= Beylerbeyi event =

Military conflict

Beylerbeyi event (Beylerbeyi Vakası) was a revolt in the Ottoman Empire in response to currency debasement in April 1589, during the reign of Murat III.

== Background ==
During the Ottoman–Safavid War (1578–1590), the Ottoman military expenditures increased sharply. Meanwhile, state revenues began to decrease because of Jelali revolts in Anatolia. The result was a budget deficit. Murat III decided to devalue the coins. Between the reign of Suleyman the Magnificent and his grandson Murat, the value of a gold coin rose from 63 akçes (silver coin as the Ottoman monetary unit) to 120 akçes. The ensuing economic crisis hit the fixed income of servants and slave soldiers, such as janissaries.

== Rebellion ==
The janissaries revolted demanding a rise in their salary. They further asked for the execution of two Ottoman civil servants. One of them, Mahmut Efendi, was the chief treasurer (defterdar). The other one was Doğancı Mehmet Pasha, the beylerbey (high governor) of Rumeli who was accused of being the sultan's advisor in devaluation. Although the sultan initially tried to protect his prestige and two of his subordinates, he finally gave up. At the end of the negotiations, the salaries were increased and the two civil servants were sacrificed. They were immediately killed by the janissaries. The Grand Vizier Kanijeli Siyavuş Pasha was fortunate, for he was only dismissed from his post.

Following the rebellion of janissaries the sipahis also revolted demanding a rise in their salaries. But during the negotiations in the palace yard, an unidentified person in the crowd gave a command to attack the sipahis and the bostanjis (palace guards) caught sipahis off guard, killing about 400 of them. This ended the sipahi rebellion.

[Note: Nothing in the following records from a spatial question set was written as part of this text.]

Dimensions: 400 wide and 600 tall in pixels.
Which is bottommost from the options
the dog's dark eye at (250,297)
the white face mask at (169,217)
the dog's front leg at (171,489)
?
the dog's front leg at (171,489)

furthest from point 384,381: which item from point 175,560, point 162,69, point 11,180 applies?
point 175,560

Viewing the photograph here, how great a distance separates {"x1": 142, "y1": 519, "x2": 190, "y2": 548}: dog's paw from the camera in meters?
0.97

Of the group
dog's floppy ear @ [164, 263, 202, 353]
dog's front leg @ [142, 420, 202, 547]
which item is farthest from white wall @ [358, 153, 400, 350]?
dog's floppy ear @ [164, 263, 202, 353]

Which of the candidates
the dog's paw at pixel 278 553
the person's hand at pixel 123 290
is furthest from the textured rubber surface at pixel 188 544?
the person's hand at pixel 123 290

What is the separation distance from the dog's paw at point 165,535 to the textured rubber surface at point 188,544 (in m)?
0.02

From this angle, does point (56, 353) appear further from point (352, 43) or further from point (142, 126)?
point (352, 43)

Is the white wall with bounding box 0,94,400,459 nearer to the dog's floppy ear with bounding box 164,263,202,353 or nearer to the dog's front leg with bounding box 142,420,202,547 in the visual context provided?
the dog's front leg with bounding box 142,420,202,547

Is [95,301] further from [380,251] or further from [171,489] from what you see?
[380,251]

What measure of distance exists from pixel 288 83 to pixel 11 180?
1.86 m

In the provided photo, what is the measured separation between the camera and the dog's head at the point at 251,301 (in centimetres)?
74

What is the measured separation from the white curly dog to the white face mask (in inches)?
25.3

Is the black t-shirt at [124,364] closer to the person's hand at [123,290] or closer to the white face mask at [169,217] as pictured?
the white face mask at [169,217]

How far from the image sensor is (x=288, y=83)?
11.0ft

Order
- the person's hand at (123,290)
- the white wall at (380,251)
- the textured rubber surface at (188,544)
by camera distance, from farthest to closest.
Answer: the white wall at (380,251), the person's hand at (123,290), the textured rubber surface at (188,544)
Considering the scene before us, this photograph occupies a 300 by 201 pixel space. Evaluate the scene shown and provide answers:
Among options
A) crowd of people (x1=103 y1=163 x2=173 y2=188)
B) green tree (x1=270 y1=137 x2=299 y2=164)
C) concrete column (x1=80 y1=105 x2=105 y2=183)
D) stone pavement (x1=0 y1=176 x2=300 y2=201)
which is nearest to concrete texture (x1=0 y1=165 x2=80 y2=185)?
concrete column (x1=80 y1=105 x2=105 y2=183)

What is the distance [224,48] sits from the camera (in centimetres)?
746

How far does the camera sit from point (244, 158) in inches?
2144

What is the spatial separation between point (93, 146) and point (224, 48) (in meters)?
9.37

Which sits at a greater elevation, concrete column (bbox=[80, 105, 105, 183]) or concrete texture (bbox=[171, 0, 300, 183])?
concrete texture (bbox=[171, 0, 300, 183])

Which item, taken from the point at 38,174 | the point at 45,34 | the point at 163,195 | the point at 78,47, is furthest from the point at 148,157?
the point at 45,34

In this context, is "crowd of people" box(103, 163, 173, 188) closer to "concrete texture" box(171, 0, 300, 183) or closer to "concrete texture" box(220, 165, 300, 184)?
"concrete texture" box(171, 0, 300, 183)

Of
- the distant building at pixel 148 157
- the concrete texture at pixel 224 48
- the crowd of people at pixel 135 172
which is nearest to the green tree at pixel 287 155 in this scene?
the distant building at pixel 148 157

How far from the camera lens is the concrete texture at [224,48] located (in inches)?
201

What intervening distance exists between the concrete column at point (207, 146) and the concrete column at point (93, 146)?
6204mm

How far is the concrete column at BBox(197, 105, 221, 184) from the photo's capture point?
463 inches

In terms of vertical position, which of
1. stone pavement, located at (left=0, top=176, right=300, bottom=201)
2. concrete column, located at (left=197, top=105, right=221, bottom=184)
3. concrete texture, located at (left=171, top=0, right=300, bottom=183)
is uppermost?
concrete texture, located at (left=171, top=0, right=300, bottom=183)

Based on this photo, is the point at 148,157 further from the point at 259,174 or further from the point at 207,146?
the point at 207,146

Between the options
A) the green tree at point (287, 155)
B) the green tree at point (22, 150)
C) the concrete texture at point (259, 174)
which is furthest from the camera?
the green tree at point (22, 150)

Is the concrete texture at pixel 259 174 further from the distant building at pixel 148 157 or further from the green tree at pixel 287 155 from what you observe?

== Constantinople riots ==
The Beylerbey incident was the first example of military revolts, in which civil servants were killed by soldiers. In the following years, a number of civil servants and even the sultan (Osman II) in one case, were killed in more serious riots by soldiers. Historians call such riots and rebellions Constantinople rebellions (İstanbul İsyanları).